Relevance : GS Paper II
SAARC still has the potential to become a platform for South Asian interests and shared growth
Why has this issue cropped up?
The government has shown its commitment to its strategy of “Neighbourhood First” by inviting the leaders of neighbouring countries for the second time to Prime Minister Narendra Modi’s swearing-in ceremony on May 30.
The difference from 2014
The obvious difference between Modi’s invitations to his taking office the first and second time is that in 2014 they went to the leaders of the eight-member South Asian Association for Regional Cooperation (SAARC), while in 2019 they went to leaders of the seven-member Bay of Bengal Initiative for Multi-Sectoral Technical and Economic Cooperation (BIMSTEC).
BIMSTEC
BIMSTEC includes five SAARC members (Bangladesh, Bhutan, India, Nepal, Sri Lanka), and Myanmar and Thailand, while leaving SAARC members Afghanistan, Pakistan and the Maldives out, due to the geographical location of the Bay of Bengal.
Significance of SAARC
- SAARC, as an organisation, reflects the South Asian identity of the countries, historically and contemporarily.
- This is a naturally made geographical identity.
- Equally, there is a cultural, linguistic, religious and culinary affinity that defines South Asia.
- Just as rivers, climatic conditions flow naturally from one South Asian country to the other, so do the films, poetry, humour, entertainment and food.
- Since 1985 when the SAARC charter was signed, the organisation has developed common cause in several fields: agriculture, education, health, climate change, science and technology, transport and environment.
- Each area has seen modest but sustainable growth in cooperation. For example, from 2010, when the South Asian University began in Delhi, the number of applicants for about 170 seats has more than doubled.
Failure of SAARC
SAARC’s biggest failure, however, comes from the political sphere, where mainly due to India-Pakistan tensions, heads of state have met only 18 times in 34 years; it has been five years since the last summit in Kathmandu.
SAARC Vs BIMSTEC
- To extrapolate that BIMSTEC has replaced SAARC, or that the Modi government is in effect building the foundations of BIMSTEC over the grave of SAARC is both illogical and contrary to the founding principles of these organisations.
- BIMSTEC is not moored in the identity of the nations that are members. It is essentially a grouping of countries situated around the Bay of Bengal, and began in 1997 (Bhutan and Nepal joined in 2004), a decade after SAARC.
- The organisation did not even have a secretariat until 2014. While it has made some progress in technical areas, leaders of BIMSTEC nations have held summits just four times in 22 years.

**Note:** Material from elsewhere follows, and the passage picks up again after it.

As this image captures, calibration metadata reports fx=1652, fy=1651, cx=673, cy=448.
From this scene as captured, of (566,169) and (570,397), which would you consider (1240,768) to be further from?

- With India’s growing frustration over cross-border terrorism emanating from Pakistan, it hopes to build more on BIMSTEC’s potential. But the organisation is unlikely to supplant SAARC.
India’s SAARC aversion
- Terrorism emanating from Pakistan is clearly the biggest stumbling block cited by the government. PM cancelled his attendance at the last planned SAARC summit in Islamabad in 2016, after the attack on the Indian Army’s brigade headquarters in Uri. Afghanistan, Bangladesh and Bhutan followed suit.
- Another reason is the logjam because of Pakistan’s opposition to connectivity projects such as the Motor Vehicles Agreement (MVA), energy sharing proposals and others such as the South Asia Satellite offered by India.
Is India’s aversion to SAARC justified?
- India’s stand on terror emanating from Pakistan, doesn’t extend to other organisations such as the Shanghai Cooperation Organisation (SCO), into which India and Pakistan were inducted in 2017.
- Agreements have not made progress in other groupings either: the Bangladesh-Bhutan-India-Nepal (BBIN) grouping has failed to implement the MVA due to opposition from Bhutan, and India has held up for years cross-border power-exchanges that would allow Bhutan and Nepal to freely sell electricity to third countries such as Bangladesh.
Other Hurdles in the way of SAARC
- Some of the resistance to SAARC has to do with the organisation’s history: Bangladesh’s former military dictator Ziaur Rahman, who was known to be inimical to India, conceived it, and was suspected of trying to constrain India by tying it to its smaller and much less developed neighbours.
- In the 1990s, when India was beginning to see its role as an economic leader and an Asian power with a claim to a permanent seat at the UN Security Council, the SAARC identity may have seemed irrelevant. Even Pakistan’s elite establishment, which often looks to West Asia, was less than enthusiastic about the SAARC grouping where India would be “big brother”.
Conclusion
In a region increasingly targeted by Chinese investment and loans, SAARC could be a common platform to demand more sustainable alternatives for development, or to oppose trade tariffs together, or to demand better terms for South Asian labour around the world. This potential has not yet been explored, nor will it be till SAARC is allowed to progress.